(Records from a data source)
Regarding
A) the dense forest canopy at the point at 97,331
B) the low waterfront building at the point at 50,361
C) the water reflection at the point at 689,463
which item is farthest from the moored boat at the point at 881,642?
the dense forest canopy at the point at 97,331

(Task)
Rewrite the items above, swapping "moored boat" for "docked boat" wherever it occurs and leaving everything else unchanged.

(Answer below)
Regarding
A) the dense forest canopy at the point at 97,331
B) the low waterfront building at the point at 50,361
C) the water reflection at the point at 689,463
which item is farthest from the docked boat at the point at 881,642?
the dense forest canopy at the point at 97,331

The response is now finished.